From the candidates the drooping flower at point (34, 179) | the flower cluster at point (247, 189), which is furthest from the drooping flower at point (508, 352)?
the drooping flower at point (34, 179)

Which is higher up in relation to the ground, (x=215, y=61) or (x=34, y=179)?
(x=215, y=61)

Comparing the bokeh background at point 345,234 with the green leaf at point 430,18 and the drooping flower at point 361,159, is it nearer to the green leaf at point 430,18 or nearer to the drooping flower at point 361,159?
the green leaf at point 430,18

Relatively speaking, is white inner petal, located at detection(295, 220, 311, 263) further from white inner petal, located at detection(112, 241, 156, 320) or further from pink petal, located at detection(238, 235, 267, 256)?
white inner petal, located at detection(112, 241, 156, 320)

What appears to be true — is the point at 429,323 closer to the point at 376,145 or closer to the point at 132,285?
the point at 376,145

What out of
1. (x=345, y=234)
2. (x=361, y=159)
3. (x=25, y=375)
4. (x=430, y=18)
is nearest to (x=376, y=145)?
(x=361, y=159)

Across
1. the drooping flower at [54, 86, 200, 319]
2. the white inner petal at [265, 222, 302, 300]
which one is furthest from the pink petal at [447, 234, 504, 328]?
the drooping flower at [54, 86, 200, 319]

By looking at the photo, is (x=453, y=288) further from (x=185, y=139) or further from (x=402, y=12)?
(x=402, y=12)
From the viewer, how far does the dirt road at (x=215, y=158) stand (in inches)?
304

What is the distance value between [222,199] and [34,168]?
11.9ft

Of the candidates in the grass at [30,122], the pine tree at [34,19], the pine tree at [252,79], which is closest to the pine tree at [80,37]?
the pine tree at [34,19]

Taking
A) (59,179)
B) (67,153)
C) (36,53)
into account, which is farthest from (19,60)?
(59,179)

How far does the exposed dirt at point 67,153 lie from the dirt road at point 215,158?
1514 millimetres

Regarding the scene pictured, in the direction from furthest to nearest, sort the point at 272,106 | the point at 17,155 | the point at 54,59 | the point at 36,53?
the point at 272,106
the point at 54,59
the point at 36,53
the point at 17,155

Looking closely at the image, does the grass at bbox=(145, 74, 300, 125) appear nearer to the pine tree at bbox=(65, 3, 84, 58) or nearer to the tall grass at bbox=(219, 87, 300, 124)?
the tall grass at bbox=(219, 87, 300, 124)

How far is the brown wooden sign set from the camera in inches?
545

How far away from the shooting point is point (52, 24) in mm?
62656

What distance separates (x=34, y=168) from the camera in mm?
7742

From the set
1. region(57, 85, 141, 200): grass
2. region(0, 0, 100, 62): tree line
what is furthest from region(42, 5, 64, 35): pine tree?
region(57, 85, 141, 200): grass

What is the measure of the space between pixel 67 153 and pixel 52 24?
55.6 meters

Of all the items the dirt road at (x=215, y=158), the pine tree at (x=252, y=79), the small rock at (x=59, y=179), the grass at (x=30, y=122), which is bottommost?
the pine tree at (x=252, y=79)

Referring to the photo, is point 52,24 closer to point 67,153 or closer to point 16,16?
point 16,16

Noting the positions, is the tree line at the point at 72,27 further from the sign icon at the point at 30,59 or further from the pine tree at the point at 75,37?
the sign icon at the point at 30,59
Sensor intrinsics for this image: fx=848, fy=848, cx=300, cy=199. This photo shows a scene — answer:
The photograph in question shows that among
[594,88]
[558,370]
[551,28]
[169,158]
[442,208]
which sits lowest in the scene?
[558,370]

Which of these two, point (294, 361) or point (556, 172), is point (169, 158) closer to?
_ _ _ _ _
— OBJECTIVE —
Reproduce every row above in full, swapping "bokeh background" for "blurred backdrop" and leaving everything else unchanged.

— SOLUTION BELOW —
From the candidates the drooping flower at point (34, 179) | the flower cluster at point (247, 189), which is furthest from the drooping flower at point (508, 352)?
the drooping flower at point (34, 179)

Which is higher up in relation to the ground, (x=215, y=61) or (x=34, y=179)?
(x=215, y=61)

Comparing the blurred backdrop at point 345,234 with the green leaf at point 430,18 and the drooping flower at point 361,159, is it nearer to the green leaf at point 430,18 or nearer to the drooping flower at point 361,159?
the green leaf at point 430,18

Relatively speaking, is white inner petal, located at detection(295, 220, 311, 263) further from white inner petal, located at detection(112, 241, 156, 320) or further from pink petal, located at detection(238, 235, 267, 256)?
white inner petal, located at detection(112, 241, 156, 320)

What appears to be true — is the point at 429,323 closer to the point at 376,145 or closer to the point at 132,285?
the point at 376,145

What out of
1. (x=345, y=234)
2. (x=361, y=159)
3. (x=25, y=375)
4. (x=430, y=18)
is nearest to (x=376, y=145)?
(x=361, y=159)

Across
1. the drooping flower at [54, 86, 200, 319]
2. the white inner petal at [265, 222, 302, 300]
which one is furthest from the pink petal at [447, 234, 504, 328]?
the drooping flower at [54, 86, 200, 319]

By looking at the photo, is (x=453, y=288) further from (x=185, y=139) or further from (x=402, y=12)?
(x=402, y=12)
From the viewer, how far does the dirt road at (x=215, y=158) stand (in inches)?
304

What is the distance value between [222,199] and [34,168]?
11.9ft

Of the candidates in the grass at [30,122], the pine tree at [34,19], the pine tree at [252,79], which is closest to the pine tree at [80,37]?
the pine tree at [34,19]

Taking
A) (59,179)
B) (67,153)
C) (36,53)
into account, which is farthest from (19,60)?
(59,179)

How far does the exposed dirt at point 67,153 lie from the dirt road at point 215,158?
1514 millimetres

Regarding the scene pictured, in the direction from furthest to nearest, sort the point at 272,106 | the point at 17,155 | the point at 54,59 | the point at 36,53?
the point at 272,106
the point at 54,59
the point at 36,53
the point at 17,155

Looking closely at the image, does the grass at bbox=(145, 74, 300, 125) appear nearer to the pine tree at bbox=(65, 3, 84, 58) or nearer to the tall grass at bbox=(219, 87, 300, 124)?
the tall grass at bbox=(219, 87, 300, 124)

How far is the brown wooden sign set from the camera in inches?
545

How far away from the shooting point is point (52, 24) in mm?
62656

What distance separates (x=34, y=168) from the camera in mm?
7742

From the set
1. region(57, 85, 141, 200): grass
2. region(0, 0, 100, 62): tree line
what is furthest from region(42, 5, 64, 35): pine tree?
region(57, 85, 141, 200): grass

What is the measure of the space between pixel 67 153 and pixel 52 24?
55.6 meters

Of all the items the dirt road at (x=215, y=158), the pine tree at (x=252, y=79), the small rock at (x=59, y=179), the grass at (x=30, y=122), which is bottommost?
the pine tree at (x=252, y=79)

Referring to the photo, is point 52,24 closer to point 67,153 or closer to point 16,16?
point 16,16

Noting the positions, is the tree line at the point at 72,27 further from the sign icon at the point at 30,59 or further from the pine tree at the point at 75,37?
the sign icon at the point at 30,59
Sensor intrinsics for this image: fx=848, fy=848, cx=300, cy=199. This photo shows a scene — answer:
The photograph in question shows that among
[594,88]
[558,370]
[551,28]
[169,158]
[442,208]
which sits lowest in the scene?
[558,370]

Which of these two, point (294, 361) or point (556, 172), is point (169, 158) closer to?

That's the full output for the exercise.